Hunters taking a heavy toll on wolf populations
Rights groups trying to get them back on the endangered list
Tony Saunders displays a gray wolf he shot. He believes it was payback for horses that he has lost. "It's hard for people to understand how devastating (wolves) can be," Saunders said.
Associated Press
BILLINGS, Mont. Tony Saunders stalked his prey for 35 miles by snowmobile through western Wyoming's Hoback Basin, finally reaching a clearing where he took out a .270-caliber rifle and shot the wolf twice from 30 yards away.
Gray wolves in the Northern Rockies have been taken off the endangered species list and are being hunted freely for the first time since they were placed on that list three decades ago, and nowhere is that hunting easier than Wyoming.

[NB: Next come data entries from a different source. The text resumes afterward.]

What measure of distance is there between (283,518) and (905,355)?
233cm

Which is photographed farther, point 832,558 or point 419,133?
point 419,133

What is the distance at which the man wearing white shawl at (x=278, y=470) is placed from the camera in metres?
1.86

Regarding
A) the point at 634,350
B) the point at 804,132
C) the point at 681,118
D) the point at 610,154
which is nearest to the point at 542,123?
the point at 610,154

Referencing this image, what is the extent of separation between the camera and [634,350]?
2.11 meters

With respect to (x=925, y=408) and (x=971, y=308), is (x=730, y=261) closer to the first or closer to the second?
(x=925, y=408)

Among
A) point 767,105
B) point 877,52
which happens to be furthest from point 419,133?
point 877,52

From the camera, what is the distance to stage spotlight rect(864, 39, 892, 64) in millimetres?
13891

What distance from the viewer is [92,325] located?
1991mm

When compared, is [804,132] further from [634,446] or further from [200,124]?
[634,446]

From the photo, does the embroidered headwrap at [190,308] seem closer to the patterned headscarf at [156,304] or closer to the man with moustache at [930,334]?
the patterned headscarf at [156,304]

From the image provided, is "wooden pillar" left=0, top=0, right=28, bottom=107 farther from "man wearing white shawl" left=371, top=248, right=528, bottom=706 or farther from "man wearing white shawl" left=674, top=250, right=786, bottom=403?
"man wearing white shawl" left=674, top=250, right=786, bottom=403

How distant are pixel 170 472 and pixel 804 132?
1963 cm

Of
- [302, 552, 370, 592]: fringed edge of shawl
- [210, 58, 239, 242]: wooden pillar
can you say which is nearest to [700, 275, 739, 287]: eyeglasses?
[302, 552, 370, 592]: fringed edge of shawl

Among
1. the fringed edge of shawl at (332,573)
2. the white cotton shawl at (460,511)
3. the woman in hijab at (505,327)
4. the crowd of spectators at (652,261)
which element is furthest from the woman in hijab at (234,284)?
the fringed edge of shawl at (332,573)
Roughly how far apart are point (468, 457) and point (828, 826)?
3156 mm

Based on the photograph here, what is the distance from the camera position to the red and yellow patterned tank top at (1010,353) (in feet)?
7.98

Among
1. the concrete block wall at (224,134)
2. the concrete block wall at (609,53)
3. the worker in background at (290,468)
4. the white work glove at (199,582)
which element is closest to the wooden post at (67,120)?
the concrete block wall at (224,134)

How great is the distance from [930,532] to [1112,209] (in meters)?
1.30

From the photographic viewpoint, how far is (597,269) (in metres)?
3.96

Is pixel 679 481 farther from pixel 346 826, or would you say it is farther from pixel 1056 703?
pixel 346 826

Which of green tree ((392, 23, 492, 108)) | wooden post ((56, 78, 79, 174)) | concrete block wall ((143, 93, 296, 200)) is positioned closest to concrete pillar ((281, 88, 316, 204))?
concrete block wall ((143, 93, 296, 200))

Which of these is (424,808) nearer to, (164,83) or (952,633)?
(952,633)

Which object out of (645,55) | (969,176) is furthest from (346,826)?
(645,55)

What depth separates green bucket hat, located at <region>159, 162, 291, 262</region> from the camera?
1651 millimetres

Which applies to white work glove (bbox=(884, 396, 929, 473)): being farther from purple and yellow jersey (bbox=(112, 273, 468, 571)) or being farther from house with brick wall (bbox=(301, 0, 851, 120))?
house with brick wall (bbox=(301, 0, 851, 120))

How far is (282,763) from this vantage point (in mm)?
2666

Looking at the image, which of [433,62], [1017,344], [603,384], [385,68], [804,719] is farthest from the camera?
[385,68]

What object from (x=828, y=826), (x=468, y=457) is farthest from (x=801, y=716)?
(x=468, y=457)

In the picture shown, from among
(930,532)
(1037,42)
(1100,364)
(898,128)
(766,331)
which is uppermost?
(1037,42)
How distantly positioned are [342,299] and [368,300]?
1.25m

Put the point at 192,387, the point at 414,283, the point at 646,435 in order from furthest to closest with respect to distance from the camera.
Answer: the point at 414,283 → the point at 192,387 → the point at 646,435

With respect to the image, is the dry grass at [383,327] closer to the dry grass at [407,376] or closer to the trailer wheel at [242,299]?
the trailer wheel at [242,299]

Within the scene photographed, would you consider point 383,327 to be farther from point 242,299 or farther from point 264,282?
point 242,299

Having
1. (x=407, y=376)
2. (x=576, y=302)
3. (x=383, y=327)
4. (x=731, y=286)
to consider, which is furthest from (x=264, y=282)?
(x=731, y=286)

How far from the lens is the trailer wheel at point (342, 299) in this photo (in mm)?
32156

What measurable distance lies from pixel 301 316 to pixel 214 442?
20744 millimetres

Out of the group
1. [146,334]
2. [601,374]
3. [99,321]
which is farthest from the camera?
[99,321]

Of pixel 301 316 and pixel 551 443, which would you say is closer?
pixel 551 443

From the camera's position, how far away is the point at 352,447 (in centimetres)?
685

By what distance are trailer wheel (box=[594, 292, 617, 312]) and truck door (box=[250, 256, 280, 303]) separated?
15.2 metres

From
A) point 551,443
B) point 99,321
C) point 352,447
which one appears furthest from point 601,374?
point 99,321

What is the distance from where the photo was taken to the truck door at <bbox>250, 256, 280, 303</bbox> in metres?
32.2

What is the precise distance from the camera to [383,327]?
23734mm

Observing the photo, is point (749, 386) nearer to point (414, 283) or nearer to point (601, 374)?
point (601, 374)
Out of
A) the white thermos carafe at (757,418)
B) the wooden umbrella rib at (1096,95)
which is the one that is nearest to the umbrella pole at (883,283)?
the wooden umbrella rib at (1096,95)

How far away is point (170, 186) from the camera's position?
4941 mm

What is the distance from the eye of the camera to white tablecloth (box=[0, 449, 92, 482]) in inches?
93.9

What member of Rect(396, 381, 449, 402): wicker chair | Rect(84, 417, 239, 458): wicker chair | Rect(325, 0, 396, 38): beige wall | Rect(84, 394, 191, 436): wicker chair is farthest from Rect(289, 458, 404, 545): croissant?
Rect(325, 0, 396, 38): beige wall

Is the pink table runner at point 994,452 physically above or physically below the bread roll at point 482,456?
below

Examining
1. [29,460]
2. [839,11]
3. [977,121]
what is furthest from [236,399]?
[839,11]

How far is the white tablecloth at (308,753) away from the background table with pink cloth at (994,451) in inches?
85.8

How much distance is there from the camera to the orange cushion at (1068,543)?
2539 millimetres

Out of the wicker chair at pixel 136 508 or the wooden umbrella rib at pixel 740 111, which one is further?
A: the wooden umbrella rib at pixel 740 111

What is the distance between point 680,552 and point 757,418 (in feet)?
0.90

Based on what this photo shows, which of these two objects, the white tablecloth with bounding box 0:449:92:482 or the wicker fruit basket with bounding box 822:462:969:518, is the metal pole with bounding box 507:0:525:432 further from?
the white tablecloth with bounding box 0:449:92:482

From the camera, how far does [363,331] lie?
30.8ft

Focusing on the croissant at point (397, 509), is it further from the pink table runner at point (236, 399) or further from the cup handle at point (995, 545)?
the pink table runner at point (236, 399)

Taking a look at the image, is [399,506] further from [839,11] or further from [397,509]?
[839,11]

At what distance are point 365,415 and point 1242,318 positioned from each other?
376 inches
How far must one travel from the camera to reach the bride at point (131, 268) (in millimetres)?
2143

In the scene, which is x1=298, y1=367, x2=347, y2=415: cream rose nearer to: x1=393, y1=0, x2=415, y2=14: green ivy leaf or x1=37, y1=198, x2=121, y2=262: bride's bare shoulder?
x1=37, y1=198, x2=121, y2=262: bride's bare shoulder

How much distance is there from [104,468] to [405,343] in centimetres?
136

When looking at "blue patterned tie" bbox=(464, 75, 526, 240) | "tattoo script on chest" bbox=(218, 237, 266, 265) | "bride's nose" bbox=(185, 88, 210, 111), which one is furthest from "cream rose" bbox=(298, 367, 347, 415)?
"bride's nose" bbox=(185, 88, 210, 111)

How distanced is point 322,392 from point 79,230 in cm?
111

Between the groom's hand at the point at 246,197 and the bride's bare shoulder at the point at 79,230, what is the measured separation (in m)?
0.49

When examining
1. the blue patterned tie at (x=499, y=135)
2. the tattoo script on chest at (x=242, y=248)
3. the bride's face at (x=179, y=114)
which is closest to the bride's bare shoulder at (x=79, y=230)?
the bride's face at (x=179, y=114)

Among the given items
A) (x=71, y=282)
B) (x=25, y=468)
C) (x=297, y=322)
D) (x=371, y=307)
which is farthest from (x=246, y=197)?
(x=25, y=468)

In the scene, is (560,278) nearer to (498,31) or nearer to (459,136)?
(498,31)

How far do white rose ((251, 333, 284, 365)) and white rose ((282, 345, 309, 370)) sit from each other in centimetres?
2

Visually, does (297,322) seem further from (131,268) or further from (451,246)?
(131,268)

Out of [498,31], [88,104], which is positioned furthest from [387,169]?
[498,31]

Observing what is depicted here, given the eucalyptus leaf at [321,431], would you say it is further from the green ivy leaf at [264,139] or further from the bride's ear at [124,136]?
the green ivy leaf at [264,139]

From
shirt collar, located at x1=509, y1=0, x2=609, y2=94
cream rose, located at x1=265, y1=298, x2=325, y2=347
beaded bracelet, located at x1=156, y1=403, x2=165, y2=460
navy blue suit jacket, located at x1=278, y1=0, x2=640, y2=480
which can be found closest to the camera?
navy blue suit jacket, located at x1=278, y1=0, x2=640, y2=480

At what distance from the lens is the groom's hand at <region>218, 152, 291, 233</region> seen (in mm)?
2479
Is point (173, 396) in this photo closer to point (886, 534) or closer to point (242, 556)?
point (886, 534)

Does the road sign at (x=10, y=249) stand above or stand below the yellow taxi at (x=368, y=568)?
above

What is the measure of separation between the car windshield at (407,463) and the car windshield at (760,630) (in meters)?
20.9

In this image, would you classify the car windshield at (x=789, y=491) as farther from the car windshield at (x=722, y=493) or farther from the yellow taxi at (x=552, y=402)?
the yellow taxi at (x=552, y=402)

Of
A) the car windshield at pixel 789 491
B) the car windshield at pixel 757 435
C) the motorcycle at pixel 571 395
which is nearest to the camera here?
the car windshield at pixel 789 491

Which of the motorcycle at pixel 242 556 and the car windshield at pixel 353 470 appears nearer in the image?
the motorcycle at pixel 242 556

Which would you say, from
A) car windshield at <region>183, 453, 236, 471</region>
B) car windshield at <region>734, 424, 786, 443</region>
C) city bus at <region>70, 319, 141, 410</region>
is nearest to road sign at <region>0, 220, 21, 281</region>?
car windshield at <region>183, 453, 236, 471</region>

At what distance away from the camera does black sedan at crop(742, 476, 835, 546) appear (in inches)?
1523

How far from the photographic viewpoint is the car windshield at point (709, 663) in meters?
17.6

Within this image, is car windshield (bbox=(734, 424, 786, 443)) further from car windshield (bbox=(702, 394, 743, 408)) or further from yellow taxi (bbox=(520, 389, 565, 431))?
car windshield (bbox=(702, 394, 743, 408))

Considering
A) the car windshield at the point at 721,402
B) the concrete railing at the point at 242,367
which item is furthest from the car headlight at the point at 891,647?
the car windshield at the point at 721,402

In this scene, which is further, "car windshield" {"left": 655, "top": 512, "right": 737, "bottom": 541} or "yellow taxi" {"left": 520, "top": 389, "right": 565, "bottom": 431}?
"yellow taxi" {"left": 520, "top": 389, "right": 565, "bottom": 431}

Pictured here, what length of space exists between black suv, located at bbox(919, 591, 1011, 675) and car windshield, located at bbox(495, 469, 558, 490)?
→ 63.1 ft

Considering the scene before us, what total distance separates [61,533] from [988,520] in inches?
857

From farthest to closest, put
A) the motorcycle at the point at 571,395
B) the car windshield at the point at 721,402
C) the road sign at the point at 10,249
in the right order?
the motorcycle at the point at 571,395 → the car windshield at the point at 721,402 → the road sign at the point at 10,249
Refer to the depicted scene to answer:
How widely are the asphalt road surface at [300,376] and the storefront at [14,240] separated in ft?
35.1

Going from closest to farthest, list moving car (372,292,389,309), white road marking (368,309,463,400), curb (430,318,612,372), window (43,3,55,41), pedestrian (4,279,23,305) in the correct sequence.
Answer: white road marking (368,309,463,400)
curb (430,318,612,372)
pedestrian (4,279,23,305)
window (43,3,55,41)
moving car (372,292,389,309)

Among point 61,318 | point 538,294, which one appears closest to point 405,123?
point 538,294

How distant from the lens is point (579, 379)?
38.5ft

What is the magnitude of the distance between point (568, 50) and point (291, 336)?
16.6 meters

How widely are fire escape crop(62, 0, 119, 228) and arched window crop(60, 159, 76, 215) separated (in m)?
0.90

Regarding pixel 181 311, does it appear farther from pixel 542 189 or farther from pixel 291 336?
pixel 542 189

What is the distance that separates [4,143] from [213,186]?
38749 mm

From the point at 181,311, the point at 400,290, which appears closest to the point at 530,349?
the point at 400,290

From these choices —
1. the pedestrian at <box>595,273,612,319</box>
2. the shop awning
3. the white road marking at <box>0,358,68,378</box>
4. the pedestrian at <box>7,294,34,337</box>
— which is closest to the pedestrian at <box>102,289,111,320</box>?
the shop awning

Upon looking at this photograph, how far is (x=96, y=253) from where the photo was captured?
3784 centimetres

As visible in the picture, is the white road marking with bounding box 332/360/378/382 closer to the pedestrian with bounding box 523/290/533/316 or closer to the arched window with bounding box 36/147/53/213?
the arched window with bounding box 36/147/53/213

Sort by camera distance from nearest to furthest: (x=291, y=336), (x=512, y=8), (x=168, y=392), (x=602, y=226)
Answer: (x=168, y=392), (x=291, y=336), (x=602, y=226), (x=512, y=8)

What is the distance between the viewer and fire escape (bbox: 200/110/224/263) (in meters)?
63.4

Most of the state with the exception of the Yellowstone National Park area has been designated a "predator zone," where wolves can be shot at will.
For Saunders, killing that wolf was a long-awaited chance to even things out because he has lost two horses to wolves and blames the canines for depleting local big game herds.
"It's hard for people to understand how devastating they can be," said Saunders, 39, who ranches at Bondurant, Wyo., 30 miles southeast of Jackson, Wyo.
Since federal protection was lifted March 28 and states took over wolf management, 37 wolves have been killed, just over 2 percent of their population. Since 66 animals were transplanted to the region 13 years ago, an estimated 1,500 now roam Wyoming, Montana and Idaho.
Environmental and animal-rights groups plan to file a lawsuit today seeking an emergency injunction to block the killings and trying to put wolves back on the endangered list.
They predict that if states continue to control the animals' fate and proceed with public hunts, wolves could be driven back nearly to extermination in the region.
"There will be opportunistic shooting 365 days a year. This will become a continual black hole for wolves," said Franz Camenzind with the Jackson Hole Conservation Alliance, which is joining the lawsuit.
Despite the removal of wolves from the endangered list, killing them in the Northern Rockies is nothing new. Last year, a record 186 were shot, primarily by wildlife agents, for killing and harassing livestock.
But since the beginning of this year, 59 wolves already have been reported killed in the three Northern Rockies states, about three times the 19 killed over the same period last year most of them just in the month since they lost federal protection.
State officials blamed this year's increased hunting in part on heavy snow, which kept wolf packs at lower elevations where sheep and cattle range.